Many different strategies can be applied to minimize downtime. For standalone servers, that are not clustered in a HA configuration, patching EDB Postgres, alone, is as easy as stopping the database service and starting Postgres service with new binaries in a fraction of seconds. However, a common practice bundles multiple software patches together. This leverages a common maintenance window but also makes it longer.
An oft proposed solution swaps out the Postgres binaries on disk and then does a quick restart. This sounds appealing, but has two drawbacks:
- Security software may be scanning the disk and the memory, and raise alerts immediately when the on-disk and the in-memory images differ, as that is usually the sign of a malware attack.
- Postgres may crash if a new session loads an Extension Library dynamically from the disk, thereby causing incompatibility with the old Postgres code (in-memory). Learn more here.
This solution is not applicable during many planned maintenance events, as those often include OS or agent upgrades, which require restarts.

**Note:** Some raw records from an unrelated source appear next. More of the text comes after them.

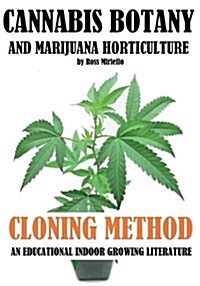 Cannabis Botany and Marijuana Horticulture: Cloning Method an Educational Indoor Growing Literature (Paperback)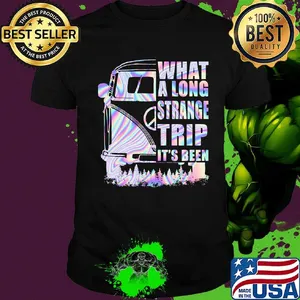 Bus what a long strange trip it's been shirt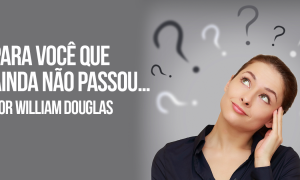 Para você que ainda não passou… por William Douglas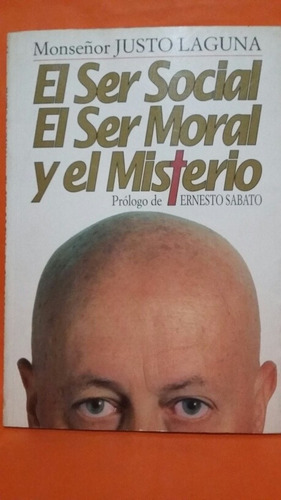 El Ser Social, El Ser Moral Y El Misterio. Por Justo Laguna.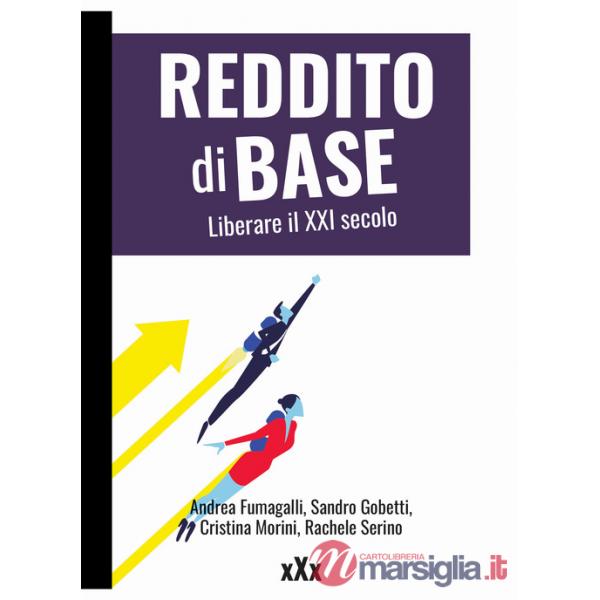 Reddito di base. Liberare il XXI secolo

For mission-critical systems consisting of a master and several replicas, we recommend other approaches. The techniques described below will help minimize downtime of the database service, even if other maintenance operations at the OS level take individual servers down for many minutes.

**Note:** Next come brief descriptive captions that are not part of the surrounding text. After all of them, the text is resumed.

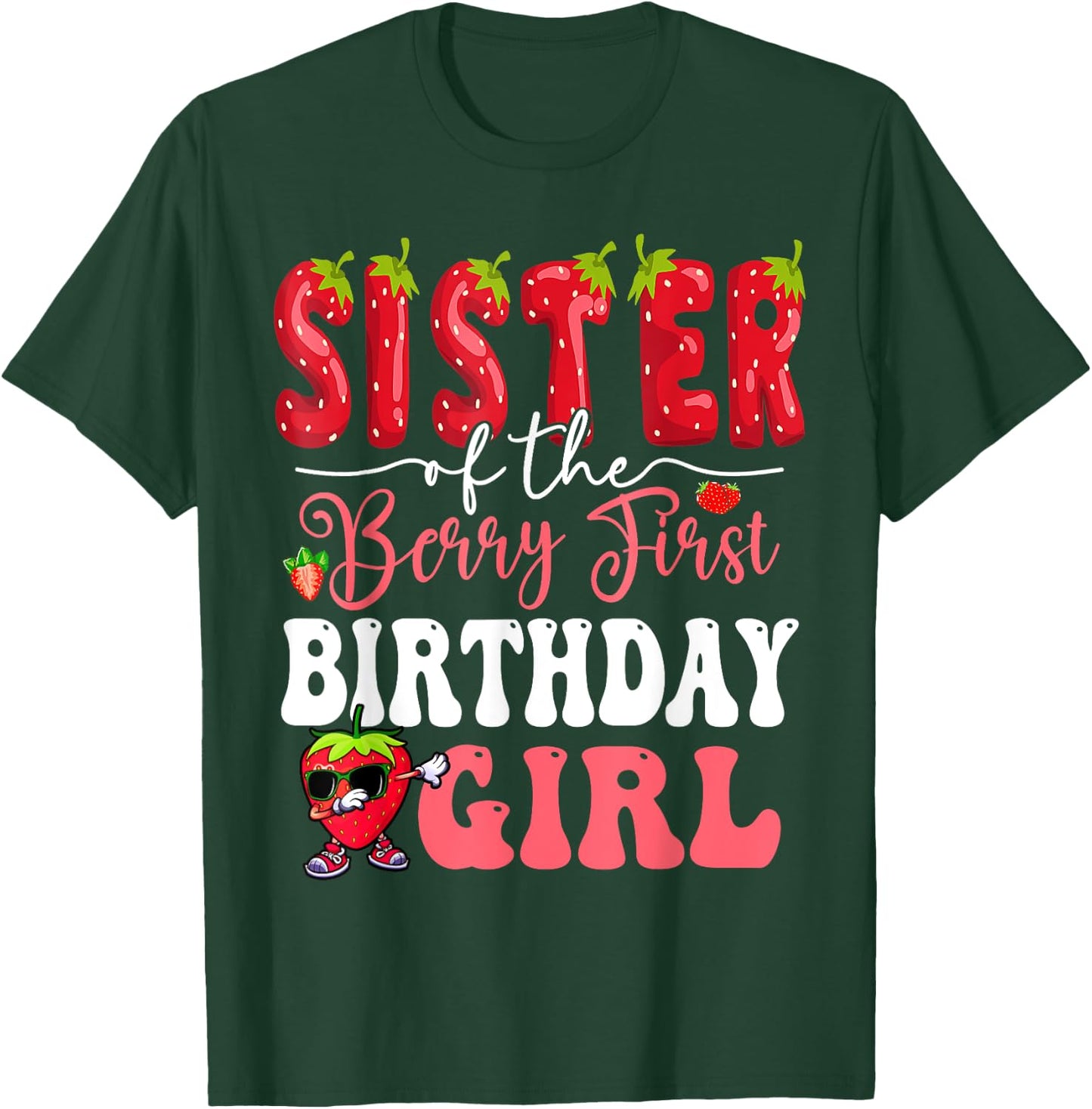 Sister of Berry First Birthday Girl Sweet One Strawberry T-Shirt - T-Shirt | Forest
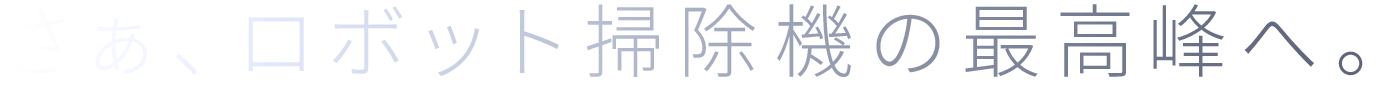 さぁ、ロボット掃除機の最高峰へ。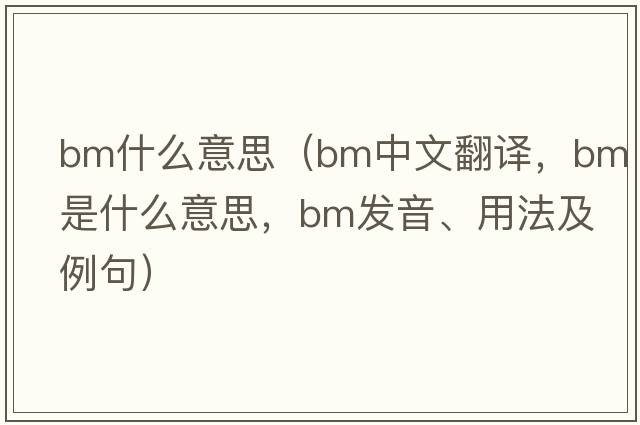 bm什么意思（bm中文翻譯，bm是什么意思，bm發(fā)音、用法及例句）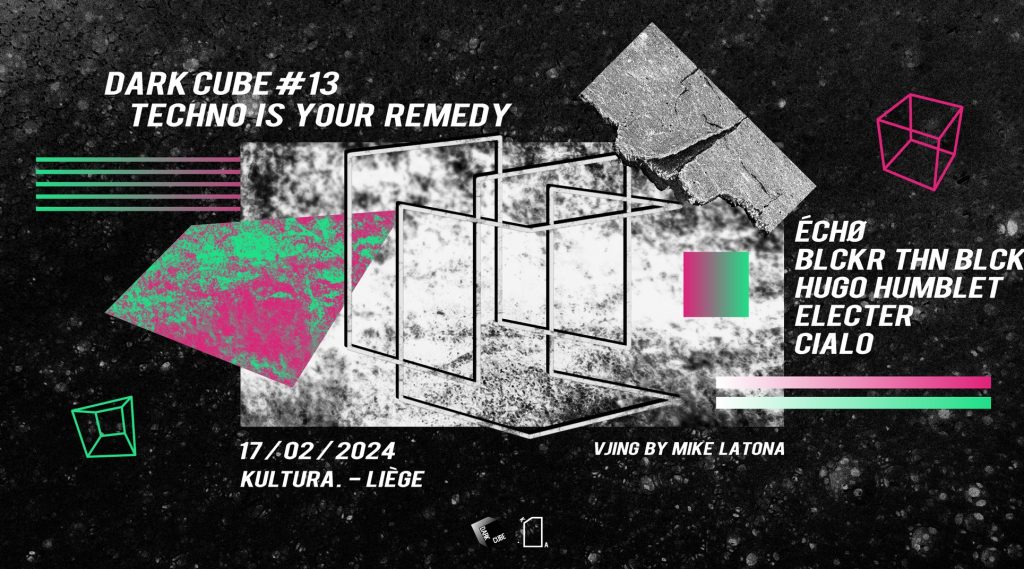 Dark Cube #13 – Techno is your remedy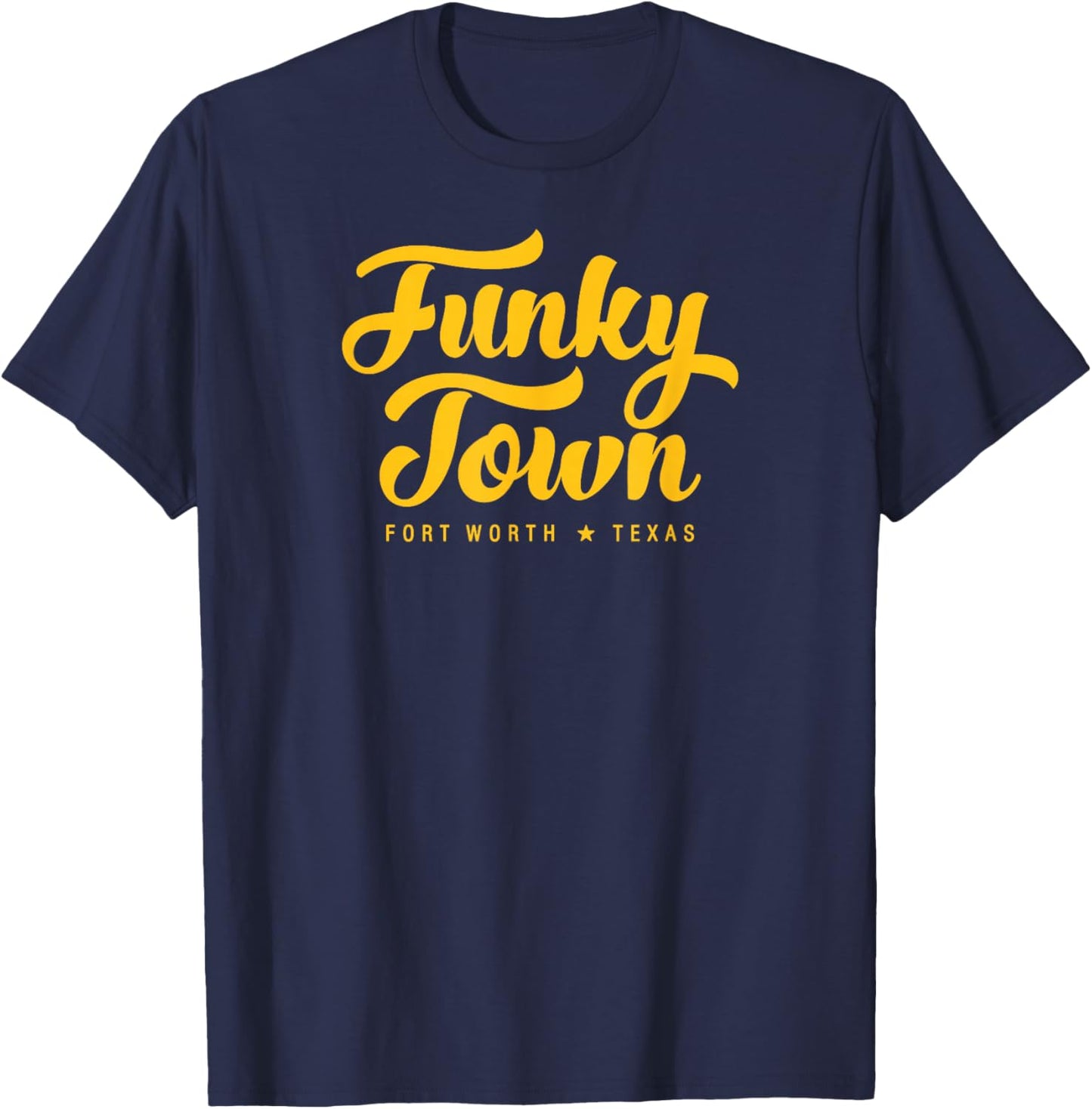 FUNKY TOWN Fort Worth TX Script Design T-Shirt - T-Shirt | Navy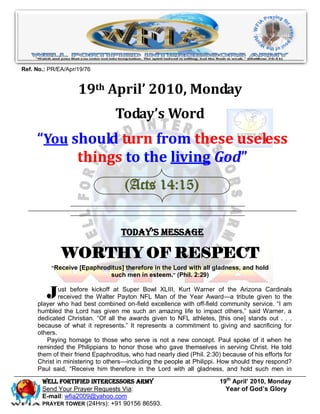 Ref. No.: PR/EA/Apr/19/76


                    19th April’ 2010, Monday
                                 Today’s Word
     “You should turn from these useless
           things to the living God”
                                     (Acts 14:15)


                                   Today’s Message

              WORTHY OF RESPECT
          “Receive [Epaphroditus] therefore in the Lord with all gladness, and hold
                            such men in esteem.” (Phil. 2:29)


         J   ust before kickoff at Super Bowl XLIII, Kurt Warner of the Arizona Cardinals
             received the Walter Payton NFL Man of the Year Award—a tribute given to the
     player who had best combined on-field excellence with off-field community service. ―I am
     humbled the Lord has given me such an amazing life to impact others,‖ said Warner, a
     dedicated Christian. ―Of all the awards given to NFL athletes, [this one] stands out . . .
     because of what it represents.‖ It represents a commitment to giving and sacrificing for
     others.
        Paying homage to those who serve is not a new concept. Paul spoke of it when he
     reminded the Philippians to honor those who gave themselves in serving Christ. He told
     them of their friend Epaphroditus, who had nearly died (Phil. 2:30) because of his efforts for
     Christ in ministering to others—including the people at Philippi. How should they respond?
     Paul said, ―Receive him therefore in the Lord with all gladness, and hold such men in

       Well Fortified Intercessors Army                                 19th April’ 2010, Monday
       Send Your Prayer Requests Via:                                     Year of God’s Glory
       E-mail: wfia2009@yahoo.com
       PRAYER TOWER (24Hrs): +91 90156 86593.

What are the Strategies for the PostgreSQL Database Patching?
DBAs have three strategies:
- All Nodes Patching - In the All-Nodes-Patching strategy, the DBA applies the patches on all the nodes simultaneously and then brings back all the machines at the same time. One can use Ansible or other scripting solutions to parallelize this operation and try to finish the process in a shorter time window.
- Rolling Patching - In this strategy, DBAs apply the patches on one server at a time, starting with the standbys. After patching the standbys, the DBA applies the patches on the master. No switchover between master and replica is required.
- Minimum Downtime Patching - The DBA first patches the replicas. Instead of patching the master next, the DBAs first performs a switchover from the master to one of the updates Replicas and redirects the connections to the new master. After the switchover, update the old master and add it back into the cluster as a replica.
Note: If you have synchronous standby(s) in your streaming replication cluster, then for approaches (2) and (3), you would like to change the synchronous standby(s) to asynchronous by modifying the following parameter and reloading in EDB Postgres:
synchronous_standby_names = ‘’
After applying the patches, you can convert BACK your standby(s) from asynchronous to synchronous by changing the parameter mentioned above and reloading in EDB Postgres.
Patching a Postgres Server that is part of a HA Cluster
To patch a node that is part of a HA cluster, I recommend the following sequence of steps:
- Make sure EDB Postgres Failover Manager has the following parameters set to false in efm.properties file. master.shutdown.as.failure=false
- Graceful shutdown of the services in the following order:
- Shutdown efm agent - e.g systemctl stop edb-efm-3.9
- Shutdown EDB Postgres service - e.g. systemctl stop edb-as-12
- Apply the patches, either using yum or apt or Zypper command.
- Bring the services in the following order
- Start the EDB Postgres database service - e.g. systemctl start edb-as-12
- Start the EDB Failover manager service - e.g systemctl start edb-efm-3.9
In conclusion, using any one of the mentioned approaches, DBAs can bring their system up-to-date. Hopefully, my recommendations will help you maintain your SLAs!